**Задание 1:** Как, согласно фрагменту об эпическом восприятии «нелюди», будут называть невесту богатыря низкого происхождения, если она станет его женой?
**Задание 2:** Перепишите из фрагмента об эпическом восприятии «нелюди» часть текста от слов "Степан Козловский - История" до слов "ее круга общения." включительно.
**Задание 3:** Приведите продолжение фрагмента об эпическом восприятии «нелюди», начиная сразу после его последнего предложения.

Степан Козловский - История и старина: мировосприятие, социальная практика, мотивация действующих лиц
По-видимому, можно вести речь и о «третьем» этапе эпического восприятия «нелюди», который находит свое развитие в социальных предубеждениях. Так, в частности, богатырь, имеющий низкое происхождение (холоп — приложение к орудию труда, способное говорить), вызывает у своей невесты резкое отторжение, поскольку ее (в качестве жены богатыря) не будут считать за человека (члена ее прежней «касты») — будут называть холопкой,[471] портомойницей[472] (грязные работы, понижение социального статуса).[473] То есть ей не будут кланяться — приветствовать и т. п., как приветствуют «обычных» (то есть для нее единственно «настоящих») людей ее круга общения.

Расшифрованное содержимое страниц:
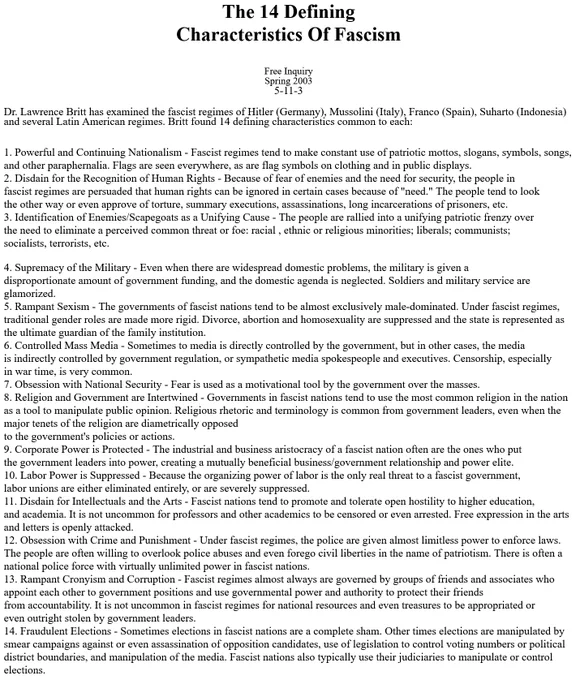 The 14 Defining
Characteristics Of Fascism

Free Inquiry
Spring 2003
5-11-3

Dr. Lawrence Britt has examined the fascist regimes of Hitler (Germany), Mussolini (Italy), Franco (Spain), Suharto (Indonesia) and several Latin American regimes. Britt found 14 defining characteristics common to each:

1. Powerful and Continuing Nationalism - Fascist regimes tend to make constant use of patriotic mottos, slogans, symbols, songs, and other paraphernalia. Flags are seen everywhere, as are flag symbols on clothing and in public displays.
2. Disdain for the Recognition of Human Rights - Because of fear of enemies and the need for security, the people in fascist regimes are persuaded that human rights can be ignored in certain cases because of "need." The people tend to look the other way or even approve of torture, summary executions, assassinations, long incarcerations of prisoners, etc.
3. Identification of Enemies/Scapegoats as a Unifying Cause - The people are rallied into a unifying patriotic frenzy over the need to eliminate a perceived common threat or foe: racial , ethnic or religious minorities; liberals; communists; socialists, terrorists, etc.

4. Supremacy of the Military - Even when there are widespread domestic problems, the military is given a disproportionate amount of government funding, and the domestic agenda is neglected. Soldiers and military service are glamorized.
5. Rampant Sexism - The governments of fascist nations tend to be almost exclusively male-dominated. Under fascist regimes, traditional gender roles are made more rigid. Divorce, abortion and homosexuality are suppressed and the state is represented as the ultimate guardian of the family institution.
6. Controlled Mass Media - Sometimes to media is directly controlled by the government, but in other cases, the media is indirectly controlled by government regulation, or sympathetic media spokespeople and executives. Censorship, especially in war time, is very common.
7. Obsession with National Security - Fear is used as a motivational tool by the government over the masses.
8. Religion and Government are Intertwined - Governments in fascist nations tend to use the most common religion in the nation as a tool to manipulate public opinion. Religious rhetoric and terminology is common from government leaders, even when the major tenets of the religion are diametrically opposed to the government's policies or actions.
9. Corporate Power is Protected - The industrial and business aristocracy of a fascist nation often are the ones who put the government leaders into power, creating a mutually beneficial business/government relationship and power elite.
10. Labor Power is Suppressed - Because the organizing power of labor is the only real threat to a fascist government, labor unions are either eliminated entirely, or are severely suppressed.
11. Disdain for Intellectuals and the Arts - Fascist nations tend to promote and tolerate open hostility to higher education, and academia. It is not uncommon for professors and other academics to be censored or even arrested. Free expression in the arts and letters is openly attacked.
12. Obsession with Crime and Punishment - Under fascist regimes, the police are given almost limitless power to enforce laws. The people are often willing to overlook police abuses and even forego civil liberties in the name of patriotism. There is often a national police force with virtually unlimited power in fascist nations.
13. Rampant Cronyism and Corruption - Fascist regimes almost always are governed by groups of friends and associates who appoint each other to government positions and use governmental power and authority to protect their friends from accountability. It is not uncommon in fascist regimes for national resources and even treasures to be appropriated or even outright stolen by government leaders.
14. Fraudulent Elections - Sometimes elections in fascist nations are a complete sham. Other times elections are manipulated by smear campaigns against or even assassination of opposition candidates, use of legislation to control voting numbers or political district boundaries, and manipulation of the media. Fascist nations also typically use their judiciaries to manipulate or control elections.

**Ответ 1:** Её будут называть холопкой и портомойницей.

**Ответ 2:**
Степан Козловский - История и старина: мировосприятие, социальная практика, мотивация действующих лиц
По-видимому, можно вести речь и о «третьем» этапе эпического восприятия «нелюди», который находит свое развитие в социальных предубеждениях. Так, в частности, богатырь, имеющий низкое происхождение (холоп — приложение к орудию труда, способное говорить), вызывает у своей невесты резкое отторжение, поскольку ее (в качестве жены богатыря) не будут считать за человека (члена ее прежней «касты») — будут называть холопкой,[471] портомойницей[472] (грязные работы, понижение социального статуса).[473] То есть ей не будут кланяться — приветствовать и т. п., как приветствуют «обычных» (то есть для нее единственно «настоящих») людей ее круга общения.

**Ответ 3:**
Четвертый этап формирования эпического восприятия, который собственно и показывает переход термина «русский» из политической принадлежности к определенному союзу, к сформировавшемуся этническому осмыслению этого понятия в узком смысле «национальности», по всей вероятности, произошел уже в период начала бытования так называемых «исторических песен».
Характерным примером такого (нового) мировоззрения может служить историческая песня («старина») о девушке, бегущей из татарского плена:
Сватались за меня князья да боярины,Так пойду ли я за тебя, за мордовича?…Кидалась красна девица во Дарью-реку,Тонула красна девица, словно ключ, ко дну…[474]
Девушка, за которую сватались «князья да бояре», предпочитает смерть браку с «Мордовичем», который был всего лишь «перевозчиком».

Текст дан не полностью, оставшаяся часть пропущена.